O presidente do Mali, Ibrahim Boubacar Keita, e o primeiro-ministro, Boubou Cissé, foram presos no último dia 19 pelas Forças Armadas do país. Em um pronunciamento, realizado pouco após a prisão, o chefe de Estado renunciou ao cargo e dissolveu o Parlamento. O golpe — de acordo com a professora Leila Maria Gonçalves Leite Hernandez, do Departamento de História da Faculdade de Filosofia, Letras e Ciências Humanas da USP — tem motivações semelhantes às da ação militar que tomou o poder no país em 2012.

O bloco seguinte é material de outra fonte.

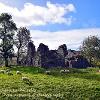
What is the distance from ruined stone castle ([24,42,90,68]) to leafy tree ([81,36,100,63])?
13.6 m

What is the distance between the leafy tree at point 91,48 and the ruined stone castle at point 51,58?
1359 centimetres

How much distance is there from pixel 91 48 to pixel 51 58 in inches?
795

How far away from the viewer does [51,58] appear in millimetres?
169250

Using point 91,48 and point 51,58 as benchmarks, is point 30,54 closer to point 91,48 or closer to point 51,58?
point 51,58

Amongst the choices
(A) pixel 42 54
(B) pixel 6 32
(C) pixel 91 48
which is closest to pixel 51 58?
(A) pixel 42 54

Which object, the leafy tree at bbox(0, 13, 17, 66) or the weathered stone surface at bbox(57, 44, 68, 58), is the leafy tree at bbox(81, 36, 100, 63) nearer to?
the weathered stone surface at bbox(57, 44, 68, 58)

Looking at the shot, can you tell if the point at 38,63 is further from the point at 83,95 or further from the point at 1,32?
the point at 83,95

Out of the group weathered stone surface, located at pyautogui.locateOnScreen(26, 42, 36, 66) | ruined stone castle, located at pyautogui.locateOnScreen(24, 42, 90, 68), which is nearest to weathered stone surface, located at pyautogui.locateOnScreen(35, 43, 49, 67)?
ruined stone castle, located at pyautogui.locateOnScreen(24, 42, 90, 68)

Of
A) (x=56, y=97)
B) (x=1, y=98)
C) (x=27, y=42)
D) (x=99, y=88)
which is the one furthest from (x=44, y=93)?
(x=27, y=42)

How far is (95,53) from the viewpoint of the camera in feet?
534

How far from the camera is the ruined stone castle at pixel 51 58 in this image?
163 meters

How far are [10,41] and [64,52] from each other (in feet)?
193

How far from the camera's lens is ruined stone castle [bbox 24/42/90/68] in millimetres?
163125

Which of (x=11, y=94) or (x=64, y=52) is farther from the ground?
(x=64, y=52)
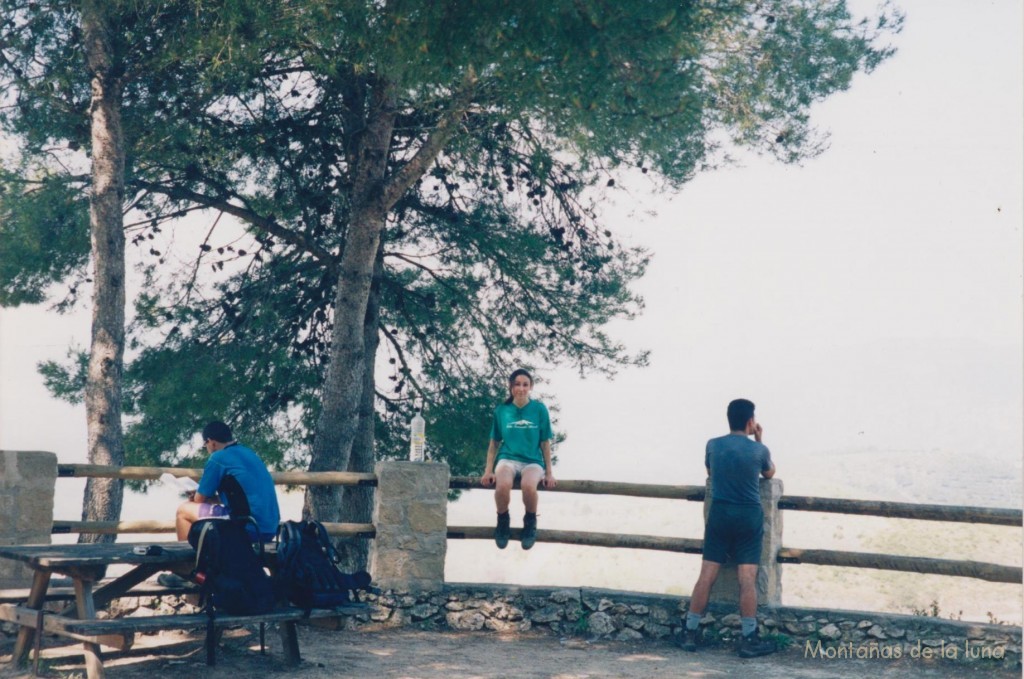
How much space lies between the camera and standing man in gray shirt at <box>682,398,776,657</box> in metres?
8.31

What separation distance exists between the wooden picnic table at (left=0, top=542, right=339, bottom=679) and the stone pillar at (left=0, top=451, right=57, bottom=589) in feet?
3.07

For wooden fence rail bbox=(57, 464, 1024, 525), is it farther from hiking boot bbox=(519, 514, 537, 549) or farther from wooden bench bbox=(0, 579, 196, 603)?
wooden bench bbox=(0, 579, 196, 603)

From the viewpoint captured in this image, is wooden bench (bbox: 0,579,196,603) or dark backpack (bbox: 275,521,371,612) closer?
dark backpack (bbox: 275,521,371,612)

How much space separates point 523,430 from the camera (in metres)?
8.96

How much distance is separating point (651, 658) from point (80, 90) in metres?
9.02

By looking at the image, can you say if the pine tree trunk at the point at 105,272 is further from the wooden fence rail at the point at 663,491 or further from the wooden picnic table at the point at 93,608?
the wooden picnic table at the point at 93,608

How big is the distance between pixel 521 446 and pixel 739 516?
1.84 meters

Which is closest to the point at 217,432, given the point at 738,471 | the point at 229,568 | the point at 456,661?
the point at 229,568

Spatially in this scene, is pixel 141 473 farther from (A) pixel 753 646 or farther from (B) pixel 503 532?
(A) pixel 753 646

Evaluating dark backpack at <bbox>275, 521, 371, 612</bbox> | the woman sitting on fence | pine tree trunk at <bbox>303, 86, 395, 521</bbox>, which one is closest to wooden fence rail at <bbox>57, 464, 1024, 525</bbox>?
the woman sitting on fence

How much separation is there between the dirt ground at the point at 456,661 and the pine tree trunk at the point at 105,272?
3.40 m

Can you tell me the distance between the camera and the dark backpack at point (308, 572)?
7285mm

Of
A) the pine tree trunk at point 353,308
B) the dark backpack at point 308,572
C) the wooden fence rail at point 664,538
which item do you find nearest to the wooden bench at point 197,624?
the dark backpack at point 308,572

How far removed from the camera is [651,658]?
840 centimetres
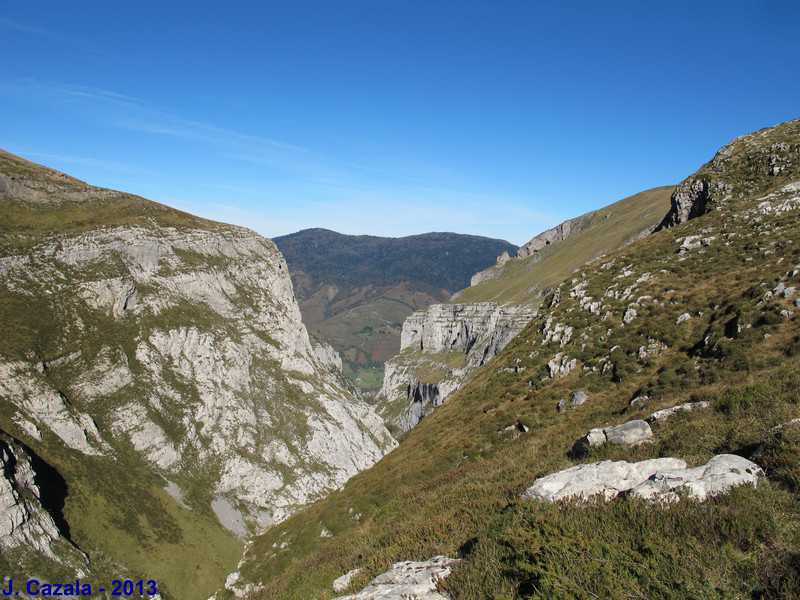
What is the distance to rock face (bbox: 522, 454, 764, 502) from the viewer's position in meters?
9.77

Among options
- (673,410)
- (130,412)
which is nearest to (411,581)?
(673,410)

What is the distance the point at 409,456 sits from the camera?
113 feet

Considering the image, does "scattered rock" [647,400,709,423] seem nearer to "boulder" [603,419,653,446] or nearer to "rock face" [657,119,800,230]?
"boulder" [603,419,653,446]

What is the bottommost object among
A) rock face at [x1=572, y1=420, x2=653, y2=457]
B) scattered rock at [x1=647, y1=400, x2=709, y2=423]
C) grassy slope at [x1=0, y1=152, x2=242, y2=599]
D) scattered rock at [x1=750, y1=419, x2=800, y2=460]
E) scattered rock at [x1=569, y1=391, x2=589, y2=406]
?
grassy slope at [x1=0, y1=152, x2=242, y2=599]

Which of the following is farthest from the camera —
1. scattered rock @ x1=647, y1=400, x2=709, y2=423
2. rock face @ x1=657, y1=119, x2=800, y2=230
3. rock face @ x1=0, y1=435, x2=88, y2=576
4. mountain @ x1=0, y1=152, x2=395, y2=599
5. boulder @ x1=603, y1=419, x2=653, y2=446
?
mountain @ x1=0, y1=152, x2=395, y2=599

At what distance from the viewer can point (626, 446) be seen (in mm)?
14750

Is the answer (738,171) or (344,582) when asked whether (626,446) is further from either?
(738,171)

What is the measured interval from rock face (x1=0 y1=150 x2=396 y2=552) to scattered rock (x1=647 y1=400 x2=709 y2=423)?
141 metres

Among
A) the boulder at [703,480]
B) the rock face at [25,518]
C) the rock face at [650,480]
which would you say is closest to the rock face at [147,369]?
the rock face at [25,518]

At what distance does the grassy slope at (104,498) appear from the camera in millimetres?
115688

“Alguns fatores dessa crise política já se punham naquela época (2012) e foram piorando ao longo desses quase oito anos: a instabilidade da segurança no norte e no centro do país, uma estagnação econômica, uma reclamação por parte da oposição e de populares contra corrupção e uma insatisfação muito grande em relação à anulação do Tribunal Constitucional”, comenta a especialista em história da África.
A postura do governo em relação às eleições legislativas do país, ocorridas em março, foi a gota d’água para o motim. A despeito da pandemia, o governo decidiu por realizar o pleito, o que desagradou a oposição e parcela da população. Além disso, após a votação, parte dos resultados foi anulada pelo Tribunal Constitucional, levando o partido do presidente a se tornar o maior bloco do Congresso.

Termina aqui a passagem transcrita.